• Set task
Extract every record, keeping each one exactly as it is.

____________________

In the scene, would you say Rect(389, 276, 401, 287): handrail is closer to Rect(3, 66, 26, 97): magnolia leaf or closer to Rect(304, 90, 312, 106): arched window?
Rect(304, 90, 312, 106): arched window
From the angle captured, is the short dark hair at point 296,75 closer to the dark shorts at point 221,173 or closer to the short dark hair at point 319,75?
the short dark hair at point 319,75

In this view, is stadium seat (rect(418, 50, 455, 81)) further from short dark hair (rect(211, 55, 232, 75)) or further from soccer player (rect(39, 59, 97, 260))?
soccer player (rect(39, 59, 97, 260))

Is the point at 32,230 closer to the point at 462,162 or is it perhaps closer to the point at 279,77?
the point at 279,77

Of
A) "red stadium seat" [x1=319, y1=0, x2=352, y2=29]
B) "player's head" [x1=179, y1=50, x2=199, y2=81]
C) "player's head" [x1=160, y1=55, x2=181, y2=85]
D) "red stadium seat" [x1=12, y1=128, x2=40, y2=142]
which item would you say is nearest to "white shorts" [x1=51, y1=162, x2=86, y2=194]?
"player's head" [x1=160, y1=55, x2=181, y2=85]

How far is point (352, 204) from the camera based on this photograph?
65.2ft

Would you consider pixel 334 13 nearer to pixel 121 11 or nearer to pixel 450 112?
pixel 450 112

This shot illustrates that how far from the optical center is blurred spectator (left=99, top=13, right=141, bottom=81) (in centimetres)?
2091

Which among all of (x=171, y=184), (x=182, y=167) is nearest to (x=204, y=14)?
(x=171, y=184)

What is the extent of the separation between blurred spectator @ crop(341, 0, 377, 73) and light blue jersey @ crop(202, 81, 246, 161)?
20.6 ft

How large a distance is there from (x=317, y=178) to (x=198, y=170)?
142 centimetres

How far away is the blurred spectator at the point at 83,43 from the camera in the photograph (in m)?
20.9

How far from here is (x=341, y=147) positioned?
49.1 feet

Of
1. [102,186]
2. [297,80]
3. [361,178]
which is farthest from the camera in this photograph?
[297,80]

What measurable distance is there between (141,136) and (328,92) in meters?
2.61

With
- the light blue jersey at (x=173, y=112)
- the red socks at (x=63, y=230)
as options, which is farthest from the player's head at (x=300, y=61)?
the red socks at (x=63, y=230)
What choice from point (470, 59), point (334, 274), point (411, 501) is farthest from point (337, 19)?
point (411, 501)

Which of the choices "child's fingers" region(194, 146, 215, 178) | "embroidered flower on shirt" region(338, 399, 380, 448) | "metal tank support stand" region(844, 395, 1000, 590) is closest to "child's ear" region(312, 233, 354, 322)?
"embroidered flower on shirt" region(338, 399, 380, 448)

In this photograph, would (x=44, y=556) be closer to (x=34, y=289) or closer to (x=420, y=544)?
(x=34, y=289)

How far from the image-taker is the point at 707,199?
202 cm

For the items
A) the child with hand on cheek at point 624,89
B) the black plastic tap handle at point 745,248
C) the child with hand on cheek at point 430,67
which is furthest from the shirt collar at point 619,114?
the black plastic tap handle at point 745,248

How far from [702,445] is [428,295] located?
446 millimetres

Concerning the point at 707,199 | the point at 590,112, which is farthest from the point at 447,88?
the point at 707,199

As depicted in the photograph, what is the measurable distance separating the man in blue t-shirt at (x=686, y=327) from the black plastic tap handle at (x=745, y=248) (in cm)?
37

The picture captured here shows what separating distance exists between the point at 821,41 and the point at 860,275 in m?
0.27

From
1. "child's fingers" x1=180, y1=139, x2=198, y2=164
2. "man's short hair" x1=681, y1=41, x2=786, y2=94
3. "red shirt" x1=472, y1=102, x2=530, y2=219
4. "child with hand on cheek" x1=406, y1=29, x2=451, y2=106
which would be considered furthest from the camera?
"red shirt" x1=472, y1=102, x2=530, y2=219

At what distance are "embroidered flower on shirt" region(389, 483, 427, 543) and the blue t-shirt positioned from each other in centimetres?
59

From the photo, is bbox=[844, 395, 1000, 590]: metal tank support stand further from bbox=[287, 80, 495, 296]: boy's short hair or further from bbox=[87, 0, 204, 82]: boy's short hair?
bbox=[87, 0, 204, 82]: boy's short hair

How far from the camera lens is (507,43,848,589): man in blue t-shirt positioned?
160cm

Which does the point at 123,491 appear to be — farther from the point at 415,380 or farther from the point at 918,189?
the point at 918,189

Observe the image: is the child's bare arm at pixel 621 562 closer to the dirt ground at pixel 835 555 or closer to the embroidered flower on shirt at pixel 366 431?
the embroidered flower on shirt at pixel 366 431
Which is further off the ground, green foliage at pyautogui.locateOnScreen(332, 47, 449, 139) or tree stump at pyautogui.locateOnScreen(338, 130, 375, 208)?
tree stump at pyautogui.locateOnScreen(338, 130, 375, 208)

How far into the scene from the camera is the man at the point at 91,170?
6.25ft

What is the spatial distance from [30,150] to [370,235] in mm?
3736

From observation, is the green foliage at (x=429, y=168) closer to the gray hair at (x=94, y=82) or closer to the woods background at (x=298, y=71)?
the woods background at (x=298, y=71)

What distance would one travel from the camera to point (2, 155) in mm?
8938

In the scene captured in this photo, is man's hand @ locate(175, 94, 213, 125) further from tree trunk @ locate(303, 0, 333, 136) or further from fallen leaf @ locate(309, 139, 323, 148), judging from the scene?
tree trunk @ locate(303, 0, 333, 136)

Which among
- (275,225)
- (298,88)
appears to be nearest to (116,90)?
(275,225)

____________________

• Written solution
In the scene, would you say Rect(389, 276, 401, 287): handrail is closer to Rect(3, 66, 26, 97): magnolia leaf or closer to Rect(304, 90, 312, 106): arched window?
Rect(304, 90, 312, 106): arched window
From the angle captured, is the short dark hair at point 296,75 closer to the dark shorts at point 221,173 or closer to the short dark hair at point 319,75?
the short dark hair at point 319,75

In this view, is stadium seat (rect(418, 50, 455, 81)) further from short dark hair (rect(211, 55, 232, 75)) or further from soccer player (rect(39, 59, 97, 260))?
soccer player (rect(39, 59, 97, 260))

Is the point at 32,230 closer to the point at 462,162 or is it perhaps closer to the point at 279,77?
the point at 279,77

Of
A) "red stadium seat" [x1=319, y1=0, x2=352, y2=29]
B) "player's head" [x1=179, y1=50, x2=199, y2=81]
C) "player's head" [x1=160, y1=55, x2=181, y2=85]
D) "red stadium seat" [x1=12, y1=128, x2=40, y2=142]
which item would you say is nearest to "white shorts" [x1=51, y1=162, x2=86, y2=194]?
"player's head" [x1=160, y1=55, x2=181, y2=85]

How far is point (352, 204) from the camera based on this photograph?
65.2ft

Would you consider pixel 334 13 nearer to pixel 121 11 or nearer to pixel 450 112?
pixel 450 112

This shot illustrates that how far from the optical center is blurred spectator (left=99, top=13, right=141, bottom=81) (in centimetres)?
2091

Which among all of (x=171, y=184), (x=182, y=167) is nearest to (x=204, y=14)?
(x=171, y=184)

What is the extent of the separation between blurred spectator @ crop(341, 0, 377, 73) and light blue jersey @ crop(202, 81, 246, 161)?
20.6 ft

How large a distance is there from (x=317, y=178) to (x=198, y=170)?
142 centimetres

How far away is the blurred spectator at the point at 83,43 from the camera in the photograph (in m)?
20.9

How far from here is (x=341, y=147) positioned?
49.1 feet

Of
1. [102,186]
2. [297,80]
3. [361,178]
which is farthest from the camera in this photograph?
[297,80]

What measurable distance is there between (141,136) and (328,92) in meters?
2.61

With
- the light blue jersey at (x=173, y=112)
- the red socks at (x=63, y=230)
as options, which is farthest from the player's head at (x=300, y=61)?
the red socks at (x=63, y=230)
What choice from point (470, 59), point (334, 274), point (411, 501) is farthest from point (337, 19)?
point (411, 501)

Which of the choices "child's fingers" region(194, 146, 215, 178) | "embroidered flower on shirt" region(338, 399, 380, 448) | "metal tank support stand" region(844, 395, 1000, 590) is closest to "child's ear" region(312, 233, 354, 322)?
"embroidered flower on shirt" region(338, 399, 380, 448)

In this photograph, would (x=44, y=556) be closer to (x=34, y=289) or closer to (x=420, y=544)?
(x=34, y=289)

How far from the image-taker is the point at 707,199?
202 cm

For the items
A) the child with hand on cheek at point 624,89
B) the black plastic tap handle at point 745,248
C) the child with hand on cheek at point 430,67
which is furthest from the shirt collar at point 619,114?
the black plastic tap handle at point 745,248

How far from [702,445] is [428,295] located?
446 millimetres

Concerning the point at 707,199 | the point at 590,112, which is farthest from the point at 447,88?
the point at 707,199

As depicted in the photograph, what is the measurable distance separating the man in blue t-shirt at (x=686, y=327) from the black plastic tap handle at (x=745, y=248) (in cm)?
37

The picture captured here shows what separating distance exists between the point at 821,41 and the point at 860,275 in m?
0.27

From
1. "child's fingers" x1=180, y1=139, x2=198, y2=164
2. "man's short hair" x1=681, y1=41, x2=786, y2=94
3. "red shirt" x1=472, y1=102, x2=530, y2=219
4. "child with hand on cheek" x1=406, y1=29, x2=451, y2=106
which would be considered furthest from the camera?
"red shirt" x1=472, y1=102, x2=530, y2=219

At what distance are "embroidered flower on shirt" region(389, 483, 427, 543) and the blue t-shirt positioned from each other in centimetres?
59

From the photo, is bbox=[844, 395, 1000, 590]: metal tank support stand further from bbox=[287, 80, 495, 296]: boy's short hair or further from bbox=[87, 0, 204, 82]: boy's short hair?
bbox=[87, 0, 204, 82]: boy's short hair

How far from the camera lens is (507,43,848,589): man in blue t-shirt positioned?
160cm

Which does the point at 123,491 appear to be — farther from the point at 415,380 or farther from the point at 918,189?
the point at 918,189

Observe the image: is the child's bare arm at pixel 621 562 closer to the dirt ground at pixel 835 555 or closer to the embroidered flower on shirt at pixel 366 431?
the embroidered flower on shirt at pixel 366 431
Which is further off the ground, green foliage at pyautogui.locateOnScreen(332, 47, 449, 139) or tree stump at pyautogui.locateOnScreen(338, 130, 375, 208)?
tree stump at pyautogui.locateOnScreen(338, 130, 375, 208)

How far into the scene from the camera is the man at the point at 91,170?
6.25ft

What is the spatial distance from [30,150] to [370,235] in mm?
3736

From observation, is the green foliage at (x=429, y=168) closer to the gray hair at (x=94, y=82) or closer to the woods background at (x=298, y=71)?
the woods background at (x=298, y=71)

What distance would one travel from the camera to point (2, 155) in mm?
8938

In the scene captured in this photo, is man's hand @ locate(175, 94, 213, 125) further from tree trunk @ locate(303, 0, 333, 136) or further from fallen leaf @ locate(309, 139, 323, 148), judging from the scene?
tree trunk @ locate(303, 0, 333, 136)

Which among
- (275,225)
- (298,88)
appears to be nearest to (116,90)?
(275,225)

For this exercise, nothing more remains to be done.